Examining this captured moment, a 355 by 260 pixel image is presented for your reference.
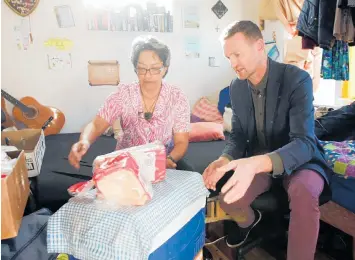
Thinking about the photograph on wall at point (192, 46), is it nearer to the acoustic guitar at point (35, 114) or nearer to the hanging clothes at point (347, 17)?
the acoustic guitar at point (35, 114)

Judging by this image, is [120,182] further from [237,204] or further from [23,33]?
[23,33]

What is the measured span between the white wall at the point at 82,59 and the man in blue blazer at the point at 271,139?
164 cm

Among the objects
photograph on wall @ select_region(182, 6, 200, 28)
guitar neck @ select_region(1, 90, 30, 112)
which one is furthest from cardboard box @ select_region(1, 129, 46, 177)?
photograph on wall @ select_region(182, 6, 200, 28)

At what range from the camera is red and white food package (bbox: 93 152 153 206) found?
0.90 meters

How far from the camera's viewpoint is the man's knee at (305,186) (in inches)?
50.0

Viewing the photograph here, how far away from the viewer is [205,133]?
2.54 metres

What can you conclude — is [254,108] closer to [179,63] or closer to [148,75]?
[148,75]

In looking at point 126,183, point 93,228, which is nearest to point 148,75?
point 126,183

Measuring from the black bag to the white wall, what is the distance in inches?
71.1

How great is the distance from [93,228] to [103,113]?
0.74 meters

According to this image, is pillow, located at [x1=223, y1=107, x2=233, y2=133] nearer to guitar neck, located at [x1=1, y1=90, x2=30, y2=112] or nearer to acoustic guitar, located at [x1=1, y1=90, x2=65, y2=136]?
acoustic guitar, located at [x1=1, y1=90, x2=65, y2=136]

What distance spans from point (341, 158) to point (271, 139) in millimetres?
345

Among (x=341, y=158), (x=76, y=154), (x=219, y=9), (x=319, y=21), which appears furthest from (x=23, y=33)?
(x=341, y=158)

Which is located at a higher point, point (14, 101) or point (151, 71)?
point (151, 71)
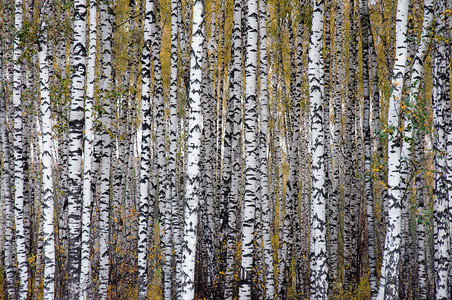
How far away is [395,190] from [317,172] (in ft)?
4.66

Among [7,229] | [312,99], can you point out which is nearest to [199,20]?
[312,99]

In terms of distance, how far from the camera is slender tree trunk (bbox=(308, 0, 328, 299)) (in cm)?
621

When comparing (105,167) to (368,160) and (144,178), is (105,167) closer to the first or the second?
(144,178)

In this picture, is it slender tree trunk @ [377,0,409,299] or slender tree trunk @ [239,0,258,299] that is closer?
slender tree trunk @ [377,0,409,299]

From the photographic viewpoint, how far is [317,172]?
21.2ft

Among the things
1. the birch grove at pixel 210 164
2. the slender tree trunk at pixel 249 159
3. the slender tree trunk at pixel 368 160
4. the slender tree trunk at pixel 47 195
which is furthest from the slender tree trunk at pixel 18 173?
the slender tree trunk at pixel 368 160

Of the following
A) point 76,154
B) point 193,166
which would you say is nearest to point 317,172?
point 193,166

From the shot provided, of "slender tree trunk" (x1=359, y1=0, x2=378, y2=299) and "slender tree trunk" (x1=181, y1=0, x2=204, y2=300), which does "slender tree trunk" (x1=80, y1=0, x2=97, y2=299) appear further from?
"slender tree trunk" (x1=359, y1=0, x2=378, y2=299)

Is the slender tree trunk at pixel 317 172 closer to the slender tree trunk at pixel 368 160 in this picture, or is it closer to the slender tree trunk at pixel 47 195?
the slender tree trunk at pixel 368 160

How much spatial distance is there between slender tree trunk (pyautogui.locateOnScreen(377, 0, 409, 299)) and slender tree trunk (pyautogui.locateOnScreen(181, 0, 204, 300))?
11.4ft

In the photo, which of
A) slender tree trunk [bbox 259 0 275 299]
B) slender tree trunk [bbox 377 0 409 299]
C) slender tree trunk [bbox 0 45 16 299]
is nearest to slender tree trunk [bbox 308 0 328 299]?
slender tree trunk [bbox 377 0 409 299]

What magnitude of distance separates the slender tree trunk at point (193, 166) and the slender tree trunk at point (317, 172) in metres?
2.26

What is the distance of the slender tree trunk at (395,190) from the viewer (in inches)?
238

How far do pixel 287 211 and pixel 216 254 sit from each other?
2.51 metres
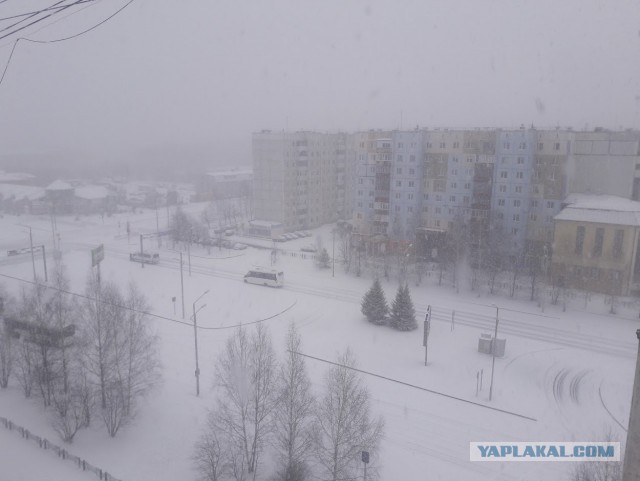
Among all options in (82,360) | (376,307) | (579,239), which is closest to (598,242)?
(579,239)

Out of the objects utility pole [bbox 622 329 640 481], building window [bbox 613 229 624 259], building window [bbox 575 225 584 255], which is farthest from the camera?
building window [bbox 575 225 584 255]

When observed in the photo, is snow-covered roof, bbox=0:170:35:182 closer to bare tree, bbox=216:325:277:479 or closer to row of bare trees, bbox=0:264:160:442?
row of bare trees, bbox=0:264:160:442

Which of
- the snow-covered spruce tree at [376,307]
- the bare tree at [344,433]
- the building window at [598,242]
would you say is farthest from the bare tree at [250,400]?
the building window at [598,242]

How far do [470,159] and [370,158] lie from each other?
220 inches

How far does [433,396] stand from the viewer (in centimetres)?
1138

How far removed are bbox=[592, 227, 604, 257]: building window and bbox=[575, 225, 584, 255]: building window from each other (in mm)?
438

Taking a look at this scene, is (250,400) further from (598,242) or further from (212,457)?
(598,242)

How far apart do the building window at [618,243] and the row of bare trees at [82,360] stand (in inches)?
651

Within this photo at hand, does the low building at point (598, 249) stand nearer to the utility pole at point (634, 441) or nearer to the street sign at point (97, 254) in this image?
the utility pole at point (634, 441)

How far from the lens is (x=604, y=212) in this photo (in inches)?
742

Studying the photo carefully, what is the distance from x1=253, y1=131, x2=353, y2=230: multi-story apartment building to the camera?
106 ft

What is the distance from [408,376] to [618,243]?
36.2 feet

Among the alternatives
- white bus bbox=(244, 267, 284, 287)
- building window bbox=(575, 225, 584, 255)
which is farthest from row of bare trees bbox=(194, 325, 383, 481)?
building window bbox=(575, 225, 584, 255)

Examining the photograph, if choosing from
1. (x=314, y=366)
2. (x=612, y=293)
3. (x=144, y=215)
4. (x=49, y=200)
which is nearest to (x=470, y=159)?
(x=612, y=293)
* * * *
**The problem:** Pictures are to be left out; the records above must be repeated word for word.

**Finished exercise:**
Examining this captured moment, a 355 by 260 pixel image is presented for your reference.
Thinking about the photograph on wall at point (192, 46), is it nearer to the acoustic guitar at point (35, 114) or nearer to the hanging clothes at point (347, 17)?
the acoustic guitar at point (35, 114)

Judging by this image, is [120,182] further from [237,204] or further from [23,33]?
[23,33]

What is the measured span between the white wall at the point at 82,59 and the man in blue blazer at the point at 271,139?
164 cm

Among the objects
photograph on wall @ select_region(182, 6, 200, 28)
guitar neck @ select_region(1, 90, 30, 112)
which one is furthest from cardboard box @ select_region(1, 129, 46, 177)?
photograph on wall @ select_region(182, 6, 200, 28)

At what range from the camera is red and white food package (bbox: 93 152 153 206) found?
0.90 meters

How far from the camera's viewpoint is the man's knee at (305,186) (in inches)?
50.0

Viewing the photograph here, how far away from the viewer is [205,133]?
2.54 metres

What can you conclude — is [254,108] closer to [179,63] or closer to [148,75]?
[148,75]

In looking at point 126,183, point 93,228, which is nearest to point 148,75?
point 126,183

Measuring from the black bag to the white wall, what is the distance in inches?
71.1

How great is the distance from [93,228] to [103,113]?
0.74 meters

According to this image, is pillow, located at [x1=223, y1=107, x2=233, y2=133] nearer to guitar neck, located at [x1=1, y1=90, x2=30, y2=112] or nearer to acoustic guitar, located at [x1=1, y1=90, x2=65, y2=136]?
acoustic guitar, located at [x1=1, y1=90, x2=65, y2=136]

What distance spans from point (341, 158) to point (271, 139) in millimetres?
345

Among (x=341, y=158), (x=76, y=154), (x=219, y=9), (x=319, y=21), which appears furthest from (x=23, y=33)?
(x=341, y=158)

Which is located at a higher point, point (14, 101) or point (151, 71)?
point (151, 71)
How far away is [395,190] from [317,172] (in ft)?
4.66

Among [7,229] | [312,99], can you point out which is nearest to [199,20]?
[312,99]

In terms of distance, how far from the camera is slender tree trunk (bbox=(308, 0, 328, 299)) (in cm)?
621

When comparing (105,167) to (368,160) and (144,178), is (105,167) closer to the first or the second?
(144,178)

In this picture, is it slender tree trunk @ [377,0,409,299] or slender tree trunk @ [239,0,258,299] that is closer?
slender tree trunk @ [377,0,409,299]

From the photographic viewpoint, how far is [317,172]?
21.2ft

Among the things
1. the birch grove at pixel 210 164
2. the slender tree trunk at pixel 249 159
3. the slender tree trunk at pixel 368 160
4. the slender tree trunk at pixel 47 195
which is furthest from the slender tree trunk at pixel 18 173?
the slender tree trunk at pixel 368 160

Of the following
A) point 76,154
B) point 193,166
which would you say is nearest to point 317,172?
point 193,166

From the shot provided, of "slender tree trunk" (x1=359, y1=0, x2=378, y2=299) and "slender tree trunk" (x1=181, y1=0, x2=204, y2=300), which does "slender tree trunk" (x1=80, y1=0, x2=97, y2=299) appear further from?
"slender tree trunk" (x1=359, y1=0, x2=378, y2=299)

Is the slender tree trunk at pixel 317 172 closer to the slender tree trunk at pixel 368 160 in this picture, or is it closer to the slender tree trunk at pixel 47 195?
the slender tree trunk at pixel 368 160

How much spatial distance is there between slender tree trunk (pyautogui.locateOnScreen(377, 0, 409, 299)) and slender tree trunk (pyautogui.locateOnScreen(181, 0, 204, 300))?
11.4ft

In the photo, which of
A) slender tree trunk [bbox 259 0 275 299]
B) slender tree trunk [bbox 377 0 409 299]
C) slender tree trunk [bbox 0 45 16 299]
is nearest to slender tree trunk [bbox 308 0 328 299]?
slender tree trunk [bbox 377 0 409 299]

What magnitude of distance separates the slender tree trunk at point (193, 166) and the slender tree trunk at point (317, 172) in metres?
2.26

What is the distance of the slender tree trunk at (395,190) from the viewer (in inches)?
238

How far do pixel 287 211 and pixel 216 254 sit from each other?
2.51 metres
Among all options in (82,360) | (376,307) | (579,239), which is closest to (598,242)?
(579,239)

Out of the objects utility pole [bbox 622 329 640 481], building window [bbox 613 229 624 259], building window [bbox 575 225 584 255], which is farthest from the camera?
building window [bbox 575 225 584 255]

When observed in the photo, is snow-covered roof, bbox=0:170:35:182 closer to bare tree, bbox=216:325:277:479 or closer to row of bare trees, bbox=0:264:160:442?
row of bare trees, bbox=0:264:160:442

Which of
- the snow-covered spruce tree at [376,307]
- the bare tree at [344,433]
- the building window at [598,242]
would you say is farthest from the bare tree at [250,400]?
the building window at [598,242]

How far do [470,159] and [370,158] lie from each other?
220 inches

How far does [433,396] stand from the viewer (in centimetres)?
1138

How far removed are bbox=[592, 227, 604, 257]: building window and bbox=[575, 225, 584, 255]: building window from each other (in mm)?
438

Taking a look at this scene, is (250,400) further from (598,242) or further from (212,457)?
(598,242)

How far apart do the building window at [618,243] and the row of bare trees at [82,360] stand (in inches)?
651

Within this photo at hand, does the low building at point (598, 249) stand nearer to the utility pole at point (634, 441) or nearer to the street sign at point (97, 254) in this image?
the utility pole at point (634, 441)

How far from the lens is (x=604, y=212) in this photo (in inches)?
742

Studying the photo carefully, what is the distance from x1=253, y1=131, x2=353, y2=230: multi-story apartment building to the camera?
106 ft

What is the distance from [408,376] to [618,243]?
36.2 feet

Among the alternatives
- white bus bbox=(244, 267, 284, 287)
- building window bbox=(575, 225, 584, 255)
which is farthest from row of bare trees bbox=(194, 325, 383, 481)?
building window bbox=(575, 225, 584, 255)

Examining the photograph, if choosing from
1. (x=314, y=366)
2. (x=612, y=293)
3. (x=144, y=215)
4. (x=49, y=200)
which is nearest to (x=470, y=159)?
(x=612, y=293)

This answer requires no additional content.